- Task instructions:
**1)** According to the passage on the Reichstag fire, through which portal did Herbert Albrecht flee the building?
**2)** Pick up the passage on the Reichstag fire after its final sentence and continue it.

- Provided text:
_ _ _ _
Van der Lubbe's fellow culprits probably escaped through the tunnel to Göring's residence and the boiler house; even the physical relationship of the tunnel and the stenographers' enclosure supports this hypothesis. There are other possibilities, however. The Nazi deputy and SA man Herbert Albrecht fled from the building through Portal V, in a manner that was at the very least suspicious, and the police could not subsequently confirm his alibi although they claimed they could. Other items of evidence found in the Reichstag suggested a culprit's escape, especially a never-explained broken pane of glass on the east side of the building. Commissar Bunge thought a culprit could have escaped through it even after the police had cordoned off the building, as with huge fires the cordon “is never what in the interest of such a case would have been desirable.”
_ _ _ _
Data items
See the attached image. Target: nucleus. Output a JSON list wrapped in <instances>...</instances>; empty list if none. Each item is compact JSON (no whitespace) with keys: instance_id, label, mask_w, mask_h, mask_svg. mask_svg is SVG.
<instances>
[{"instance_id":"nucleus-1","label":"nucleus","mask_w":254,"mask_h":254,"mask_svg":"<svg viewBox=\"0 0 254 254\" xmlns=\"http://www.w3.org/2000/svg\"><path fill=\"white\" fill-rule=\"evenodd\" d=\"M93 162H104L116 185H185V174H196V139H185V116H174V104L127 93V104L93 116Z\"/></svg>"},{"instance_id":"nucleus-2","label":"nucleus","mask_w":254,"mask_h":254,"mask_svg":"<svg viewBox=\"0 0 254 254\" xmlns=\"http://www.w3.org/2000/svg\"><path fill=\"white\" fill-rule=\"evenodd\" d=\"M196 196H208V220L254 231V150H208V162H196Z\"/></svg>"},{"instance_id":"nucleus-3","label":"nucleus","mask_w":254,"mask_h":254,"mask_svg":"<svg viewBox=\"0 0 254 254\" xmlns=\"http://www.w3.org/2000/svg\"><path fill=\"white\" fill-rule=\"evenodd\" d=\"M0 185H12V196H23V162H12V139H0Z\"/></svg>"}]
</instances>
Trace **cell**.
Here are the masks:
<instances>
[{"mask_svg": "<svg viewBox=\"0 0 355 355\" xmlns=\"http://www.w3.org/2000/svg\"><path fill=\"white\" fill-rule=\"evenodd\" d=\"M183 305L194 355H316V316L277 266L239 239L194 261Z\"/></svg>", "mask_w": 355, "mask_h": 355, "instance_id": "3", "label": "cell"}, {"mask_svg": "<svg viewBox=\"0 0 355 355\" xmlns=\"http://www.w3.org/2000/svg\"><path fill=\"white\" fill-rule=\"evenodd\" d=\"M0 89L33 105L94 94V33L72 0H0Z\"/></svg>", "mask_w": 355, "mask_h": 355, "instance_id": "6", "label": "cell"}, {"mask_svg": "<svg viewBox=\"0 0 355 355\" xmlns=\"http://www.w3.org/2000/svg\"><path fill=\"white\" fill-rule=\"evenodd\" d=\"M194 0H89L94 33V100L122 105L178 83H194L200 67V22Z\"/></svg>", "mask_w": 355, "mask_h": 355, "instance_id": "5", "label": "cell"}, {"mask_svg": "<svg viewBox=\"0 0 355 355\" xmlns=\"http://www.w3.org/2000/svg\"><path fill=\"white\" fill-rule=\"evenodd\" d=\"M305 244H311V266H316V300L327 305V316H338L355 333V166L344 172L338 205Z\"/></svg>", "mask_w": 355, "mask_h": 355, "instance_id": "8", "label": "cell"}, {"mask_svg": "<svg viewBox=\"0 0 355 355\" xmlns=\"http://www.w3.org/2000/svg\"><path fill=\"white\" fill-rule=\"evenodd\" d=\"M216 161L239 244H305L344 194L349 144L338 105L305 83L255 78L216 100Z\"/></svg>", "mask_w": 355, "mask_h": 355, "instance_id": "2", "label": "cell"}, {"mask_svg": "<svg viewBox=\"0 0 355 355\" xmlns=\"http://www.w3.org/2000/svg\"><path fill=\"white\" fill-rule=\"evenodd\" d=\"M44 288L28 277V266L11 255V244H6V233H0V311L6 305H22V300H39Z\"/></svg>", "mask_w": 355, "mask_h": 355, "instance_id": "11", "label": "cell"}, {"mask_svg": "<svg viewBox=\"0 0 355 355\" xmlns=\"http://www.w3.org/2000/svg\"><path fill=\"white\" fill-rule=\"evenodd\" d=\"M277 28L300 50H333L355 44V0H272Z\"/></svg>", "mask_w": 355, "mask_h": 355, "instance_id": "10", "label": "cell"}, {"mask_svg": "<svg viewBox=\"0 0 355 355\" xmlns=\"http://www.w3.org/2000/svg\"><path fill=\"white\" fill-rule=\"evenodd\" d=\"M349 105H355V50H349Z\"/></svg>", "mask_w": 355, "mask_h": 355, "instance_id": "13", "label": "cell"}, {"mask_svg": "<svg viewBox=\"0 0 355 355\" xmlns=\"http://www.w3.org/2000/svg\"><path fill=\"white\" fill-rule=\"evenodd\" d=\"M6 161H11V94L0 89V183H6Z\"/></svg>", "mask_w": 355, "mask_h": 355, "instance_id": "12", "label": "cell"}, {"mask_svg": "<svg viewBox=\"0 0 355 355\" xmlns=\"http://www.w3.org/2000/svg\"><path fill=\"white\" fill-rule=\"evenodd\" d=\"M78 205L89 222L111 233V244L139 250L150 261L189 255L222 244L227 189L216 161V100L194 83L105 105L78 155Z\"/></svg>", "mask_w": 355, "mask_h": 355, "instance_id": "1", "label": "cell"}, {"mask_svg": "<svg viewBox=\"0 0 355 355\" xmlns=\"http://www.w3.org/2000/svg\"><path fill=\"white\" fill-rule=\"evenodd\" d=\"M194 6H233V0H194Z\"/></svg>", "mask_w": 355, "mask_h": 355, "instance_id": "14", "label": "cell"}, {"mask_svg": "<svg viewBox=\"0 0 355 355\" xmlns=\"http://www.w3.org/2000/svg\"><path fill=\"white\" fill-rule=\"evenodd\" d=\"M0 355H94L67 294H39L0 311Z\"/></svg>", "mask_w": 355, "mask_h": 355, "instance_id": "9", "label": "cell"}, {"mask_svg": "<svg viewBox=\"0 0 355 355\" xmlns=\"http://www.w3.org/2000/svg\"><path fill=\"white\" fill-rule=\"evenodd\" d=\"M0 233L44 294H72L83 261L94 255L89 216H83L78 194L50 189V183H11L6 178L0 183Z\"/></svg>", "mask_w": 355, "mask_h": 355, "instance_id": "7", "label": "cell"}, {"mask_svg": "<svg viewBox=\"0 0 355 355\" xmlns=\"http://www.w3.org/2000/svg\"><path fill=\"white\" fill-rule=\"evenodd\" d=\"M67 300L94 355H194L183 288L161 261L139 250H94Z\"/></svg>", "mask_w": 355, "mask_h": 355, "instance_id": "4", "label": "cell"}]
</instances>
_ _ _ _
- Exercise answers:
**1)** Portal V.

**2)**
15

Then there is the question of how far up the Nazi chain of command we can locate plans or orders for the Reichstag fire. Here the evidence permits only a still more tentative conclusion than it does for the involvement of the SA. The fire seems, however, entirely consistent with the pattern of operations that Goebbels established in Berlin after his arrival in 1926; the comparison with the Kurfürstendamm riot of 1931 is especially illuminating, not least in the involvement of Helldorff, Ernst, and Gewehr as well as in its selection of a symbolic location for an SA attack with the goals of holding together the fractious Nazi constituency and preserving Goebbels's own position in a difficult time. Goebbels was also prone to these kinds of operations when he worried that the Nazis were being too accommodating to the German Nationals, and abandoning the radicalism Goebbels favored. Martin Sommerfeldt's account of the speed
with which the propaganda ministry responded to the fire, although it must be read skeptically—like all documents from former Nazi officials—also points to Goebbels. The Boxheimer documents described a Nazi scenario for seizing power similar in key respects to what Nazis alleged was happening—a Communist coup—in February 1933. Hermann Göring would probably have had to have been involved in any Nazi attack on the Reichstag, especially if the arsonists escaped through the tunnel. Certainly as interior minister he had control of what was, by any standards, a corrupt police investigation. It is possible, though unlikely, that the SA carried out the attack on the Reichstag entirely on its own initiative, with no orders from higher up, as Göring suggested at Nuremberg. As for Hitler, apart from the somewhat suspicious gap in his speaking schedule from February 26th to 28th, there is no evidence, not even indirect evidence, that he knew of, let alone ordered, the Reichstag fire.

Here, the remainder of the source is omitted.